Is there anything I can do to make batch import fa...
# general
a
Is there anything I can do to make batch import faster? It seems like most of the time is spent processing the Parquet files I'm importing, but I still don't see very high CPU usage on my machine (particularly, most cores are not busy). I see stuff like this in the logs:
Copy code
Apr 14, 2021 3:16:33 PM INFO: org.apache.parquet.hadoop.InternalParquetRecordReader: time spent so far 0% reading (1854 ms) and 99% processing (311813 ms)
Is there a setting to use more cores to process segments in parallel or anything like that?
d
What about your disk IO?
a
Looking at some system stats, Disk I/O seems really low: Writes on the order of 100 MB/sec, reads on the order of 8 MB/sec
d
what kind of disks are we talking? to some extend, 100MB/sec could be a bottleneck
a
Looking into that now! Good call
This is an NVMe under a virtualization layer
k
There’s
segmentCreationJobParallelism
in the job yaml file that should be set to the number of cores you’ve got. Though depending on your table definition (e.g. is
createInvertedIndexDuringSegmentGeneration
set true) you might run out of memory if your parallelism is too high.
Though the fastest way to build segments is to run it as Hadoop or Spark job, on a sufficiently large cluster.
a
Thanks! You're saying to parallelize by segment and run many smaller ingestion jobs? That's my next step, I suppose 🙂
k
If you’re asking about my last comment, no - Pinot comes with support for running a Hadoop map-reduce or Spark job to build segments in parallel, using your Hadoop or Spark cluster (which usually has many servers).
But for many tables, it’s OK to build on a beefy server (e.g. with 24 cores) and just the regular Pinot segment build job, provided you set the parallelism high enough.
As part of that, you want to specify using something like HDFS as the destination, so that you can then “push” the segments to the Pinot controller by sending URIs, which are then downloaded by (multiple) Pinot server processes. Versus pushing segments through the controller, which is much slower.
a
Ok, thanks! Believe it or not I don't have Hadoop or Spark set up. What do I have to do in order to push segments to the controller by sending URIs? I'm using S3 as the destination right now
k
I’d have one job file that builds the segments (results are in S3), and then a second job file that is configured to send URIs to the controller. I’m in a mtg now, but could look up the job config for that later…
a
Thanks!
k
So you first want to run the SegmentCreation job, with the outputdir in S3. Then run the SegmentUriPush job, with the same output dir (it’s a little confusing, that job uses files found in the output dir to build the list of URIs to send to the controller).
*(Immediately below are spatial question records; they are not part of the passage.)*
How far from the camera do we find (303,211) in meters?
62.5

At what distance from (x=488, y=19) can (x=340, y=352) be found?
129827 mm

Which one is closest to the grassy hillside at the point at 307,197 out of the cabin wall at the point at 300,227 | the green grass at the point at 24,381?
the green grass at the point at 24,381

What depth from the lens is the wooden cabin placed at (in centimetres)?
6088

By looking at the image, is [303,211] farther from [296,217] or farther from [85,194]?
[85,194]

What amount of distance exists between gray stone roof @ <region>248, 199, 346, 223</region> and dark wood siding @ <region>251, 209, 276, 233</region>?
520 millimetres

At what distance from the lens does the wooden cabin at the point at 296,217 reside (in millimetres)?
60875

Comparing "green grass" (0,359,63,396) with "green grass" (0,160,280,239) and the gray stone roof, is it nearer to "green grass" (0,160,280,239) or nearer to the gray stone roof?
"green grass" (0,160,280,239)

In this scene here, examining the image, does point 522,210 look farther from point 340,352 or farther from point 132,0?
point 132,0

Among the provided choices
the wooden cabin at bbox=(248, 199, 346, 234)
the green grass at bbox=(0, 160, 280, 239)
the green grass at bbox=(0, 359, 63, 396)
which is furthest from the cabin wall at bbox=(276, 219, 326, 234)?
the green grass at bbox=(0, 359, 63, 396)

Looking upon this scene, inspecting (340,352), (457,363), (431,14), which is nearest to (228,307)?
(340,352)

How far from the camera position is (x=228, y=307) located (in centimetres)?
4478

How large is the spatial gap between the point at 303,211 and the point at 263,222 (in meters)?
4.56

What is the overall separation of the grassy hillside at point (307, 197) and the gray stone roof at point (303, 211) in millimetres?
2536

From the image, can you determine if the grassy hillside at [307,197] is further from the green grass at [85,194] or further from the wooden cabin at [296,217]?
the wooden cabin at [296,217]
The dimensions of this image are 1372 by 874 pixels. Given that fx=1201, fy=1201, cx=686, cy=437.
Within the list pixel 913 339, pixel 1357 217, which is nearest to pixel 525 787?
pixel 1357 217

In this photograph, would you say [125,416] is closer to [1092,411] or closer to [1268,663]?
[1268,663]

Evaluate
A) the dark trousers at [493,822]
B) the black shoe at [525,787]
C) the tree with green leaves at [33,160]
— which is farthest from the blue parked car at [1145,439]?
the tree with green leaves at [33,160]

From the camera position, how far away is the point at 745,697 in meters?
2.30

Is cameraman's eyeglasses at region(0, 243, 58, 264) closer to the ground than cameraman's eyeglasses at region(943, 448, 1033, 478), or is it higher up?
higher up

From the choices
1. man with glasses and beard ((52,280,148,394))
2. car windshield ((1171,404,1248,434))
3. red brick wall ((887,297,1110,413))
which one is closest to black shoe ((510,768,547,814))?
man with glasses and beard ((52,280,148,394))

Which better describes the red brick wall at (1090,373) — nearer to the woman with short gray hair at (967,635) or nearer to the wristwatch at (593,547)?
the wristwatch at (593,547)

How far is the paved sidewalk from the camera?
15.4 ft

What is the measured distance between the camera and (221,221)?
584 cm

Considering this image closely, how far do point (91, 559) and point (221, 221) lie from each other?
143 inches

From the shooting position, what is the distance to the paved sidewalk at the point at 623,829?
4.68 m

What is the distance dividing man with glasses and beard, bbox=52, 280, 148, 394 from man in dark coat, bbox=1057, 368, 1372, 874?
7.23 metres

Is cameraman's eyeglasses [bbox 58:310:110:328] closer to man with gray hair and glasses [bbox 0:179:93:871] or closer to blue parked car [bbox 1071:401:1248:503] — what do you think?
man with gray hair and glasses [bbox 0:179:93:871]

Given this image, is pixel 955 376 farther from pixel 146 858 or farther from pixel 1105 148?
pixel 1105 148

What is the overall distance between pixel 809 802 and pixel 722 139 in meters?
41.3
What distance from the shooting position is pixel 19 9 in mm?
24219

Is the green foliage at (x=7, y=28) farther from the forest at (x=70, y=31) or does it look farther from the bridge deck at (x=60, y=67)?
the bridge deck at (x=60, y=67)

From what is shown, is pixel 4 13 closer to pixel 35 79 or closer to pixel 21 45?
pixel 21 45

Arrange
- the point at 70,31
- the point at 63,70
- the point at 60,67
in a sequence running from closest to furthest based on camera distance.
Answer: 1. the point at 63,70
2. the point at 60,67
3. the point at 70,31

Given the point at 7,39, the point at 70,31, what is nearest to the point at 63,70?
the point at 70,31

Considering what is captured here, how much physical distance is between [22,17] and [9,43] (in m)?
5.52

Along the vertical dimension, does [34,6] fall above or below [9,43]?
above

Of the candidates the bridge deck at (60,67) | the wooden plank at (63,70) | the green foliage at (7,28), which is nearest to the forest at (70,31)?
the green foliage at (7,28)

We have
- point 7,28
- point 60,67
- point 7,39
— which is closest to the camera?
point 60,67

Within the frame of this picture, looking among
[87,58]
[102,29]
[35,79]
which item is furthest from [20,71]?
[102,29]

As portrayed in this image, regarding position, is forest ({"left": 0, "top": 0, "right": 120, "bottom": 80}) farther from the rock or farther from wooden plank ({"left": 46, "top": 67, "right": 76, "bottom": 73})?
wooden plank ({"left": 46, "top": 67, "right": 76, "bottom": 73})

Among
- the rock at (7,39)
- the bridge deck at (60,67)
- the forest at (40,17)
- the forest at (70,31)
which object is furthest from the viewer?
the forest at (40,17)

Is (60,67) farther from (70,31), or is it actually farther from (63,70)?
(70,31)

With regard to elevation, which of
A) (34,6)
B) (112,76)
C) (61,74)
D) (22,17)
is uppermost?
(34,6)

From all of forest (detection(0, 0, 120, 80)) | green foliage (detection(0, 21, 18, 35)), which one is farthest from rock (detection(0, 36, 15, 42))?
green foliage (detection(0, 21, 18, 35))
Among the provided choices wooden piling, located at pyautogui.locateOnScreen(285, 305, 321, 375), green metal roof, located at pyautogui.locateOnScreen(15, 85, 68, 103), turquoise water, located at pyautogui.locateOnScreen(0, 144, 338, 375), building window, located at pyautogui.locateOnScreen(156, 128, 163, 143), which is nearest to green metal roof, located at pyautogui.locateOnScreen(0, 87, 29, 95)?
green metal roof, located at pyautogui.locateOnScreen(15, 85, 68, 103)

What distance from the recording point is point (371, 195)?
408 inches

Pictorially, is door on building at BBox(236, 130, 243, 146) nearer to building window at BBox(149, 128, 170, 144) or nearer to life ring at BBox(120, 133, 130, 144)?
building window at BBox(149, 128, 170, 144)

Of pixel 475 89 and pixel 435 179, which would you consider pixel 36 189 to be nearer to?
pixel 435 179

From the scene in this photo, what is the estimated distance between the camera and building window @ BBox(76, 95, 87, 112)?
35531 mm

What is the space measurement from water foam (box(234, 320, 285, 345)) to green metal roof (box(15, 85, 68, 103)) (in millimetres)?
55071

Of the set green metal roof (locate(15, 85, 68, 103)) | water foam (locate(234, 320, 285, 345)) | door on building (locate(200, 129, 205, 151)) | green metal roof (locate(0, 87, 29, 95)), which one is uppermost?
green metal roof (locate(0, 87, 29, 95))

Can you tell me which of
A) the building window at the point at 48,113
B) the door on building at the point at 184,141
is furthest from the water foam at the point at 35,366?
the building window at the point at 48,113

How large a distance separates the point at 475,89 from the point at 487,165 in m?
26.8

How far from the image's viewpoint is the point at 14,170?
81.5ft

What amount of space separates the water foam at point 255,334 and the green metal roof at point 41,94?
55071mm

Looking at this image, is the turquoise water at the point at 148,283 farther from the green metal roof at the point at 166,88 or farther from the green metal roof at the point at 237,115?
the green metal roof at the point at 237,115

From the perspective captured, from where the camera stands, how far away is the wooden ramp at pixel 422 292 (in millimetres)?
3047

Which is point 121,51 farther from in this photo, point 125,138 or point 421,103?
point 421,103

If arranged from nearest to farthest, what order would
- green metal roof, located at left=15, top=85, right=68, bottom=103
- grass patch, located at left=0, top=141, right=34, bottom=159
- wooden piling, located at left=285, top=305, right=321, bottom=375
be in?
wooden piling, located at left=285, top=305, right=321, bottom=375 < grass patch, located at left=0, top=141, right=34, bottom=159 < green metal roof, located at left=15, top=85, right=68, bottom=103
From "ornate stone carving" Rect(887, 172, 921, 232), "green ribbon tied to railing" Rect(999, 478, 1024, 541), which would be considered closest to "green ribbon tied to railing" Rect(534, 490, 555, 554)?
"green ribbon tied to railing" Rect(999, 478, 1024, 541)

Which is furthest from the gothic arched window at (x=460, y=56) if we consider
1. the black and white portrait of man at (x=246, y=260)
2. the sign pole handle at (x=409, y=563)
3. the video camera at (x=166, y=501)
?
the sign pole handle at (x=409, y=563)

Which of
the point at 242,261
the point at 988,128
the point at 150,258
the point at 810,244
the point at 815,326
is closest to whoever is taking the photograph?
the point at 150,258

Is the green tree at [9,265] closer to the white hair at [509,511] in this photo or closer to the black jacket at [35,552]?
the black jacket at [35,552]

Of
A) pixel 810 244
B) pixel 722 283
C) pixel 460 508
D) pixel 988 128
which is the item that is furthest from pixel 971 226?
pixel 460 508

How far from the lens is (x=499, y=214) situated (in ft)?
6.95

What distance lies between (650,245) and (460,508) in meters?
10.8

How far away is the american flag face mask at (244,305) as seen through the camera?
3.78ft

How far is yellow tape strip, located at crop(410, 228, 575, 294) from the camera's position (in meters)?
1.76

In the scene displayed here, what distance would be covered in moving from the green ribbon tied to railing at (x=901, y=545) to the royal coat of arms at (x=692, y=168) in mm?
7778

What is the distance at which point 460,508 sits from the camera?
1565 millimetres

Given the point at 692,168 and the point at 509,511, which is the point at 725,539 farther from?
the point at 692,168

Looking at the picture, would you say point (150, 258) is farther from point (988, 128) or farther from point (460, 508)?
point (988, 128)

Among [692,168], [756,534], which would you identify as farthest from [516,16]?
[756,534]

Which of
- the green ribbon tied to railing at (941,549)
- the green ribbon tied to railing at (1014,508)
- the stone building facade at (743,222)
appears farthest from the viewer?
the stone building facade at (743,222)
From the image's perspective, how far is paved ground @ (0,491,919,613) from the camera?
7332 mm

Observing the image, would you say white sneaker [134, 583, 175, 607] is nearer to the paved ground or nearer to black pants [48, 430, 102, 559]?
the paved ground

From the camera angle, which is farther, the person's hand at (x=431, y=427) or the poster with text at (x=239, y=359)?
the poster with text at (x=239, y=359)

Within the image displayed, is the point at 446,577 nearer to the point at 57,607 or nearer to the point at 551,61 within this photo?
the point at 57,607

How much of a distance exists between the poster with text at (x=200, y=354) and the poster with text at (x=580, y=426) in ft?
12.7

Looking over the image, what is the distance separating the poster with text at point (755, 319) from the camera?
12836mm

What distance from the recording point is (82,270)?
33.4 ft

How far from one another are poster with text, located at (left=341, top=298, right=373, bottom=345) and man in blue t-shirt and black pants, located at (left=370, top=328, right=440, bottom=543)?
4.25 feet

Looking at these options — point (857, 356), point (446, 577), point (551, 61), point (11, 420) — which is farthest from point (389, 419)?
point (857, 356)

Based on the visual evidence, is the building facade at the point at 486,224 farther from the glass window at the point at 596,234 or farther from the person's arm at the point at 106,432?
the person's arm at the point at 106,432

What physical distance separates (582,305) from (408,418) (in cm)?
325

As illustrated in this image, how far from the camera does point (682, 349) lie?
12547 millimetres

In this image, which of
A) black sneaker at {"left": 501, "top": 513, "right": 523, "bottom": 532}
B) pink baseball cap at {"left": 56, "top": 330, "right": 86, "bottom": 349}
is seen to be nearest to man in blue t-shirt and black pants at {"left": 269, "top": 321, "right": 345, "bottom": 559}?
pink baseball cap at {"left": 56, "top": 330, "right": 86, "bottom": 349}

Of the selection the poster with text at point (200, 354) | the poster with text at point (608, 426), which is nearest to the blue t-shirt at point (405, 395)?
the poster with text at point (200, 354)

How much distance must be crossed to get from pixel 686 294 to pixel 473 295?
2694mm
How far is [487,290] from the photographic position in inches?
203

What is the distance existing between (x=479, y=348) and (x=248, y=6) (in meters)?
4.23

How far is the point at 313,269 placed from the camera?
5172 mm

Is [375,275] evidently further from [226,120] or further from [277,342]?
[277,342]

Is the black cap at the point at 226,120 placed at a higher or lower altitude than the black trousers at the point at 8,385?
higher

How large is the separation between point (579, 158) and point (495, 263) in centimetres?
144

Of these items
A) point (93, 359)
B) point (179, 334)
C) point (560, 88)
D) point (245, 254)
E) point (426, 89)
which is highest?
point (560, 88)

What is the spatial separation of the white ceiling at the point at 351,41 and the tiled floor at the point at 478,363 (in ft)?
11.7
This assumes your Pinot cluster is configured to be able to read files from S3 (credentials, plugins). I’m using HDFS so I haven’t had to deal with S3 credential fun & games, but you can (IIRC) put this into the config files, though that’s a security risk.
a
Thanks! The S3 setup is working so I'll try this.
So why is this faster? Is SegmentUriPush slow and that's why it's advantageous to be able to run it on multiple servers rather than to bottleneck on the coordinator?
k
Pushing URIs is faster than pushing Tars, since you’re sending URIs to the controller, which get distributed to the servers, and read by N servers (in parallel).
SegmentUriPush is fast
The two slow things are (a) building the segment, and (b) pushing segments (tars) to the cluster via the controller
So fastest is to build the segments in a distributed environment (Hadoop or Spark), or at least make sure you’ve got max parallelism on the one server where you’re running the segment generation job.
and then save the segments in a distributed store (like HDFS or S3), so you can just send URIs to the cluster
a
Thanks!
Just out of curiosity -- why is it slow to push tars via the controller? Does it entail more than just the I/O?
I'm just trying to build out my mental model of what's going on during data ingestion
And actually -- is there a way I can measure how much time my batch ingest jobs are spending pushing segments via the controller right now, to see if that's my bottleneck?
k
If you watch the output of running the job, you’ll see when it starts pushing segments.
re pushing tars - you’ve got a single process (the Controller) needing to receive all of the segments over HTTP, and then turn around and send them to the various server processes. IIRC there might also be a download from S3 to the server where the batch job is running (though that would be silly, I know 🙂).